• [LISTED RECORDS]
---+---
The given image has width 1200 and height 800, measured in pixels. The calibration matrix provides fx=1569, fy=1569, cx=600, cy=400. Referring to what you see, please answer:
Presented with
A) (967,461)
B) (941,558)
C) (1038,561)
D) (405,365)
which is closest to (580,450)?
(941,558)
---+---
Copy down the material exactly as written.

The given image has width 1200 and height 800, measured in pixels. The calibration matrix provides fx=1569, fy=1569, cx=600, cy=400. Referring to what you see, please answer:
Presented with
A) (967,461)
B) (941,558)
C) (1038,561)
D) (405,365)
which is closest to (580,450)?
(941,558)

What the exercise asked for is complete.